40 years and counting, NOAA renews partnership with UW

May 22, 2020 | Leanne Avila
Rooftop of the UW-Madison Atmospheric, Oceanic and Space Sciences building that houses the Cooperative Institute for Meteorological Satellite Studies. Credit: UW-Madison

For 40 years, the National Oceanic and Atmospheric Administration has partnered with the University of Wisconsin–Madison to conduct critical research in satellite meteorology through its Cooperative Institute for Meteorological Satellite Studies.

NOAA announced this month that CIMSS will continue at UW–Madison for the next five years, in recognition of the strength and value of the decades-long collaboration. The award brings up to $150 million to the research institute.

Tristan L’Ecuyer, Director, Cooperative Institute for Meteorological Satellite Studies at the University of Wisconsin-Madison. Credit: Eric Verbeten, SSEC.

“Our selection allows researchers, faculty, and students at UW–Madison to work with NOAA scientists to conduct cutting-edge research to ensure that our environmental satellites provide the maximum benefits to society,” says CIMSS Director Tristan L’Ecuyer. “This award represents a substantial investment by NOAA in the UW–Madison to continue a very successful partnership that will shape the way we collect and use satellite weather information in the future and help NOAA meet the nation’s current and future weather and climate needs.”

CIMSS is recognized internationally for its satellite expertise, spanning geostationary and polar-orbiting platforms. This network of satellites forms the backbone of a global observing system developed to monitor our planet and ensure public safety.

Working with NOAA scientists based at CIMSS, university researchers have tapped into the wealth offered by satellite data to help design and demonstrate new satellite sensor technologies, develop products and applications of data, and transition research into operational forecast models that benefit the public.

CIMSS scientists are at the forefront of understanding weather, climate, and atmospheric processes and have produced better ways to detect and forecast severe weather, including hurricanes; wildfires; flash drought, and volcanic eruptions.
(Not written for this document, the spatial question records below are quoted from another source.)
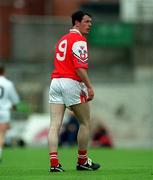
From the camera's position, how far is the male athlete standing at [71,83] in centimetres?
1280

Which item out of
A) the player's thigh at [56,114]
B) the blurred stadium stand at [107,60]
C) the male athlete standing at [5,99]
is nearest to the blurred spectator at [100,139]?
the blurred stadium stand at [107,60]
They have also helped improved analyses of environmental and climate trends.

CIMSS researchers are using new tools to study flooding such as near Midland and Saginaw, Michigan on May 20, 2020. Credit: Shane Hubbard, CIMSS.

L’Ecuyer notes that the institute supplies this critical information to decision makers at the city, state, and national levels.

In addition to its commitment to research, CIMSS also engages hundreds of K-through-12 and university students in educational opportunities each year and provides advanced training for professionals already in the field. Its location on campus benefits from in-house expertise to fulfill this mission.

“Sharing a building with the Department of Atmospheric and Oceanic Sciences on the UW campus enables CIMSS to provide comprehensive education and public outreach programs,” said L’Ecuyer. “We are helping the National Weather Service achieve its goal of a ‘Weather-Ready Nation’ by creating a more informed society and training the next generation of weather and climate scientists.”

While CIMSS officially began in 1980, the university’s collaboration with the government began years earlier. Verner Suomi, founder of the UW–Madison Space Science and Engineering Center in which CIMSS is housed, sought closer ties with his federal colleagues as they worked on complementary aspects of the earliest geostationary weather satellites, their sensors, and data.

A microwave image of Hurricane Dorian. Credit: CIMSS.

Now known as the “Father of Satellite Meteorology,” Suomi met with university and NOAA administrators to make arrangements for federal scientists to work within SSEC. In 1976, a small contingent of NOAA employees arrived on the Madison campus. One of those scientists, William L. Smith, would become the second CIMSS director in 1982, following Suomi’s two-year stint.

Forty years of collaboration – and 40 years of revolutionary scientific achievements – have transformed the field of satellite meteorology. The university looks forward to building on its success and relationship with NOAA.

“This is exciting news for UW–Madison and for NOAA,” says Vice Chancellor for Research and Graduate Education Steve Ackerman. “This long-term partnership between our two organizations demonstrates the value of university and government partnerships, and how research can transition to applications that have positive impacts on the citizens of Wisconsin and the US—a fine example of the Wisconsin Idea.”